— Document segment —
════════════════════

Written by: Laura Mihaela Gheoldan, Machine Learning Engineer, Data & AI
Introduction
When you walk into a store, everything is intuitively laid out. Products are grouped by category, similar items are displayed together, and featured selections catch your eye, making it easy to find what you need – and even discover things you didn’t know you wanted.
In e-commerce, we aim to recreate that seamless shopping experience online. Using machine learning, we build digital „aisles” for browsing, search engines to help users identify specific products, and recommender systems to create a personalized shopping journey. These tools make online shopping efficient, enjoyable, and engaging.
While search engines let users find exact products, recommender systems add a layer of discovery and personalization. Imagine you’re interested in an instant camera from eMAG and might want to explore options in different colors. If you’ve already purchased it, you might be looking for matching accessories like a travel bag or photo album, or even be reminded to reorder the film packs you frequently buy. Our recommender system understands these needs by analyzing browsing patterns and suggests products that align with each user’s unique interests.
[Examples of user needs]
In this post, we’ll break down the inner workings of eMAG’s recommender system. We’ll share how our team built a neural-based solution that navigates our extensive product catalog, leverages user activity data to anticipate needs, and achieved a significant performance improvement on engagement metrics over previous algorithms.
Balancing Speed and Precision
When discussing recommender systems, we’re not referring to a single model. Instead, a robust system comprises multiple components, each serving a specific role to efficiently deliver relevant recommendations.
Imagine you’re browsing for a LEGO flower-themed building set. As you view one product, our recommender system can efficiently serve a selection of similar flower-themed products.
[Example of Recommendations]
Selecting these specific products from eMAG’s vast catalog is anything but simple. With millions of items across diverse categories – from electronics and sports to fashion and cosmetics – finding the most relevant subset can feel like searching for a needle in a haystack.
Nonetheless, the recommendations you see aren’t just chosen randomly; they’re presented in descending order of relevance, with the first item being the most relevant. This ordering is made possible by a ranking model that scores each product for relevance given the user’s interest in a particular item. By assigning relevance scores and sorting products accordingly, we can then display the top suggestions to each user.

════════════════════

— Task material —
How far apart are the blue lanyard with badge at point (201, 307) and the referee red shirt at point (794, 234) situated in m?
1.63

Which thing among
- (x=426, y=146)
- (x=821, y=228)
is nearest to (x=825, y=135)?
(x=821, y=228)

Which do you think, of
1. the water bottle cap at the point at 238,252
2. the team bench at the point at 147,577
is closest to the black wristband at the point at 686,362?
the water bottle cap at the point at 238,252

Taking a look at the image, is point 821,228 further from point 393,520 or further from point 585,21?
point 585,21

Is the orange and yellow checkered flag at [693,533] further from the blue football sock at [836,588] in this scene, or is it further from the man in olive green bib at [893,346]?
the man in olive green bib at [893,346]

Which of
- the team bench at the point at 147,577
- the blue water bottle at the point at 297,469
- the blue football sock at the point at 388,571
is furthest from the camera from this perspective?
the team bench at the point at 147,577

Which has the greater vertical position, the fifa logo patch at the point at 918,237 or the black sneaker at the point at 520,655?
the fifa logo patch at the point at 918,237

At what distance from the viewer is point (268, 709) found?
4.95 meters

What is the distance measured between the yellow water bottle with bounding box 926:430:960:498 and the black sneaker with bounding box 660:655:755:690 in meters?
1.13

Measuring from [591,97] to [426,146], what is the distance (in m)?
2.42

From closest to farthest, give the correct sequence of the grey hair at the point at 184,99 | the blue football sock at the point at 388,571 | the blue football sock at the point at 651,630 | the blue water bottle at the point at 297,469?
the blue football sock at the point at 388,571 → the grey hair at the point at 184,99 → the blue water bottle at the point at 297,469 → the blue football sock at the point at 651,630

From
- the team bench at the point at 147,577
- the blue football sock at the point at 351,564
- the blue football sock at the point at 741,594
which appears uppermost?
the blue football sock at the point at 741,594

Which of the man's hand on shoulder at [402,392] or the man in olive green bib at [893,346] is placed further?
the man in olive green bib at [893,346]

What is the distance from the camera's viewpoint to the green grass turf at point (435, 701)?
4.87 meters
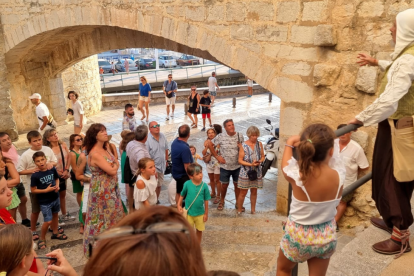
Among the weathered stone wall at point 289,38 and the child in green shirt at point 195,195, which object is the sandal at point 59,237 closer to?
the child in green shirt at point 195,195

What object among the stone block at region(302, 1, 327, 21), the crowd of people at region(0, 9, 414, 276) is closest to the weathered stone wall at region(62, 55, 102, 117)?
the crowd of people at region(0, 9, 414, 276)

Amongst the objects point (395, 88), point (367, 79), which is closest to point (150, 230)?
point (395, 88)

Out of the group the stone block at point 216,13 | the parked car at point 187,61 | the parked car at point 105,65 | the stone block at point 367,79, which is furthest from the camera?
the parked car at point 187,61

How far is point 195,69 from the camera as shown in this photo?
2244cm

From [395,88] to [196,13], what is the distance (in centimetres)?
361

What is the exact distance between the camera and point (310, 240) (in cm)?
210

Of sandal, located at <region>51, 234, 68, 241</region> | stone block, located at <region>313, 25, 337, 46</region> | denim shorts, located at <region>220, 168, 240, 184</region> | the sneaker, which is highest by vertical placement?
stone block, located at <region>313, 25, 337, 46</region>

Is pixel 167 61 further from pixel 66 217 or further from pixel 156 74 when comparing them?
pixel 66 217

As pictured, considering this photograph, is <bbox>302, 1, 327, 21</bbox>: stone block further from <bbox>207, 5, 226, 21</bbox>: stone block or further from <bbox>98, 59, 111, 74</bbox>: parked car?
<bbox>98, 59, 111, 74</bbox>: parked car

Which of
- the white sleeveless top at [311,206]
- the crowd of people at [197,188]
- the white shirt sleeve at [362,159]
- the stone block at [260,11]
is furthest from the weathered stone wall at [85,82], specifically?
the white sleeveless top at [311,206]

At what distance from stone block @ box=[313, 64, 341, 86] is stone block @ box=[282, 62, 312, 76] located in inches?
5.4

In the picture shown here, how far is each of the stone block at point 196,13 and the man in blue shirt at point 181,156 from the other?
1.55 m

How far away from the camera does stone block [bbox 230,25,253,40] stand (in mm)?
4949

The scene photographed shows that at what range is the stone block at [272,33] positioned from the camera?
465 centimetres
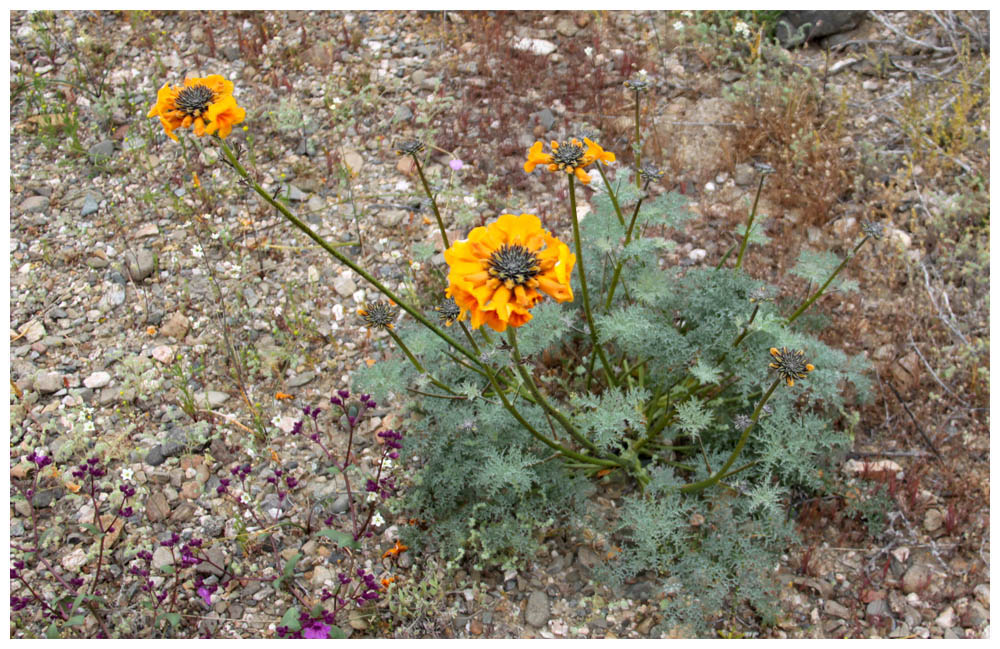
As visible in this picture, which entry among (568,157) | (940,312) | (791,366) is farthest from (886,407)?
(568,157)

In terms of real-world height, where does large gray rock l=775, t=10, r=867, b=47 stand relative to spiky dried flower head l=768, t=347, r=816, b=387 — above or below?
above

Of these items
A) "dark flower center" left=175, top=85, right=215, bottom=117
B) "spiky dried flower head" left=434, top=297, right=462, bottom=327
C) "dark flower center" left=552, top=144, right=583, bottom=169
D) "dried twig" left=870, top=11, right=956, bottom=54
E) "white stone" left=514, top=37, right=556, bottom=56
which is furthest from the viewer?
"white stone" left=514, top=37, right=556, bottom=56

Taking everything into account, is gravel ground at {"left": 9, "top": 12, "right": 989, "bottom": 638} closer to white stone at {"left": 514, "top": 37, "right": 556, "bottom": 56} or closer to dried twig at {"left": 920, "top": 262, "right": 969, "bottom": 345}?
white stone at {"left": 514, "top": 37, "right": 556, "bottom": 56}

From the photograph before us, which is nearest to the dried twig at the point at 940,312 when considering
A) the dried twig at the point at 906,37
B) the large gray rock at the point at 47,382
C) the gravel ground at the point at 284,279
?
the gravel ground at the point at 284,279

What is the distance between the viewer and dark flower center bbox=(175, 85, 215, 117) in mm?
2377

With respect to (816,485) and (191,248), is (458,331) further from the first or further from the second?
(191,248)

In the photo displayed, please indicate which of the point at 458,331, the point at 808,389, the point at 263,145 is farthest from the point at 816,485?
the point at 263,145

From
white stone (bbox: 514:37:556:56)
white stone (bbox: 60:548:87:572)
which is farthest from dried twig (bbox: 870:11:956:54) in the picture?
white stone (bbox: 60:548:87:572)

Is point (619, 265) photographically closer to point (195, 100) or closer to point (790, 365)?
point (790, 365)

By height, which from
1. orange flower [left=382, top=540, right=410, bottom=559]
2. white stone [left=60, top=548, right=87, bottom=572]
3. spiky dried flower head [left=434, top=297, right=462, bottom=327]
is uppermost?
spiky dried flower head [left=434, top=297, right=462, bottom=327]

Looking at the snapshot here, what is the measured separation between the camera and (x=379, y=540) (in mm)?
3406

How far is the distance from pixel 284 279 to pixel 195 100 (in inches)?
86.0

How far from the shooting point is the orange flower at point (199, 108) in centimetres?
238
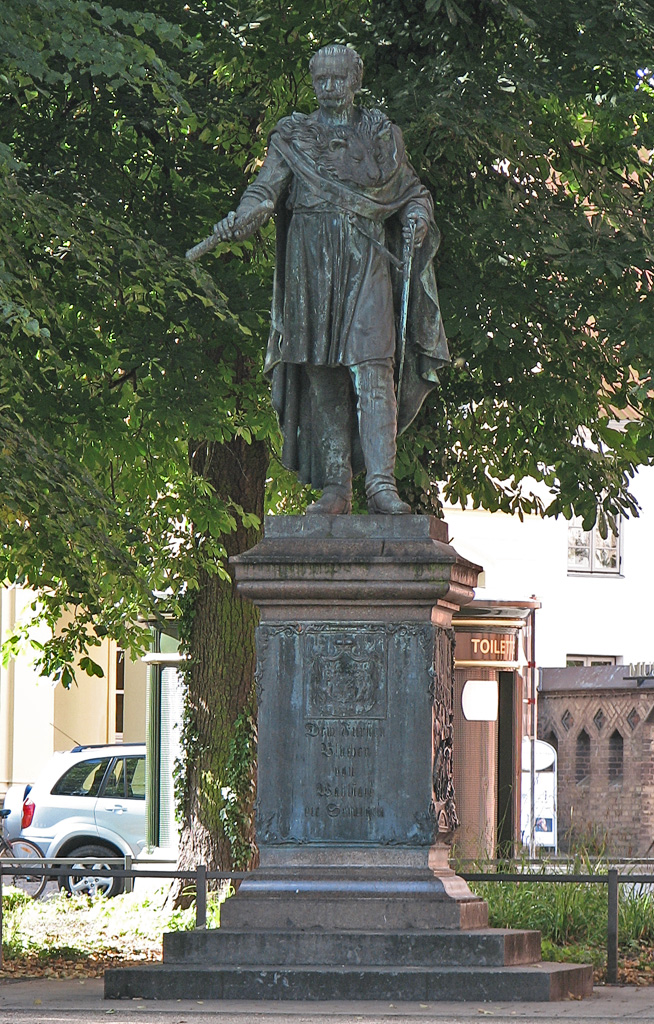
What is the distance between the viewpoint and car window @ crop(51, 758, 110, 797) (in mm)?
23141

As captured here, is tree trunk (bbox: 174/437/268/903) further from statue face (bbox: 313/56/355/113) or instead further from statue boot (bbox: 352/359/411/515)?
statue face (bbox: 313/56/355/113)

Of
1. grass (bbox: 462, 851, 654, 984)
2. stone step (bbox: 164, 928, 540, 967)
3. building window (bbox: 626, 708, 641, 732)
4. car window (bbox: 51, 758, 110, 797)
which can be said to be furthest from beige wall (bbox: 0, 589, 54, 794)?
stone step (bbox: 164, 928, 540, 967)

════════════════════

— Written tasks —
a - Quote the records word for word, starting at the line that contains "As captured here, is" and ending at the final line of the records.
b - Extend the piece on eMAG's recommender system, picking up directly after its last sentence.
The text and the records have no connection to each other.

— Answers to the exercise —
a -
As captured here, is tree trunk (bbox: 174/437/268/903) further from statue face (bbox: 313/56/355/113) or instead further from statue boot (bbox: 352/359/411/515)?
statue face (bbox: 313/56/355/113)

Of
1. grass (bbox: 462, 851, 654, 984)
2. stone step (bbox: 164, 928, 540, 967)
3. building window (bbox: 626, 708, 641, 732)
4. car window (bbox: 51, 758, 110, 797)
which can be said to be furthest from beige wall (bbox: 0, 589, 54, 794)?
stone step (bbox: 164, 928, 540, 967)

b -
Sounds straightforward, right? But here’s the challenge: latency. Users expect recommendations to appear in milliseconds. Scoring millions of products for every request is simply not feasible in real time. So, how do we balance speed with relevance?
Here’s where the concept of a two-stage recommender funnel comes into play, consisting of a candidate generator and a ranking model:
- Candidate Generator (Retrieval): First, we filter out the vast majority of irrelevant products. For instance, if you’re looking at a LEGO set, it’s safe to assume laptops and shampoos won’t be relevant. The candidate generator efficiently retrieves a subset of potentially relevant products—just a few hundred – by using simpler models or even heuristics to quickly filter through the catalog. This stage prioritizes speed over precision.
- Ranking: Next, this smaller, focused subset is passed to the ranking model, which assigns precise relevance scores to each item. Since we’re now dealing with hundreds, not millions, of products, we can afford to use a more complex model, incorporating richer data like product details and previous user behaviour. This allows us to present the most accurate and useful recommendations to the user.
[Recommender System Funnel]
This two-phase approach lets us balance speed and quality. By filtering the vast catalog down to a smaller, relevant pool, we can quickly generate personalized recommendations without sacrificing precision, ultimately enhancing the user’s shopping experience.
Building the Foundation: How the Candidate Generator Curates Relevant Products
At the core of the candidate generator is a product encoder model paired with a nearest neighbour search algorithm. Together, these components create an efficient retrieval system that quickly narrows down relevant products.
The encoder model defines an embedding space where products are represented as high-dimensional vectors. Then, using a nearest neighbour search tool, such as Google’s ScaNN or Facebook’s FAISS, we can identify potential candidate products by measuring the similarity between embeddings.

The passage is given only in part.